• Given records:
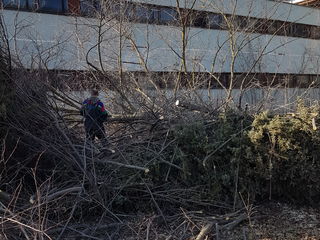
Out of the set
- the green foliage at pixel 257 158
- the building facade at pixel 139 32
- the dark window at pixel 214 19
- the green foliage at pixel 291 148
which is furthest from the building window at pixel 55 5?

• Problem statement:
Format the material above as a Markdown table with a Row column numbering each line and a Line column holding that line, leaving out blank lines. Omit the pictures from your answer.

• Solution to this task:
| Row | Line |
|---|---|
| 1 | Out of the set |
| 2 | - the green foliage at pixel 257 158 |
| 3 | - the building facade at pixel 139 32 |
| 4 | - the dark window at pixel 214 19 |
| 5 | - the green foliage at pixel 291 148 |
| 6 | which is furthest from the building window at pixel 55 5? |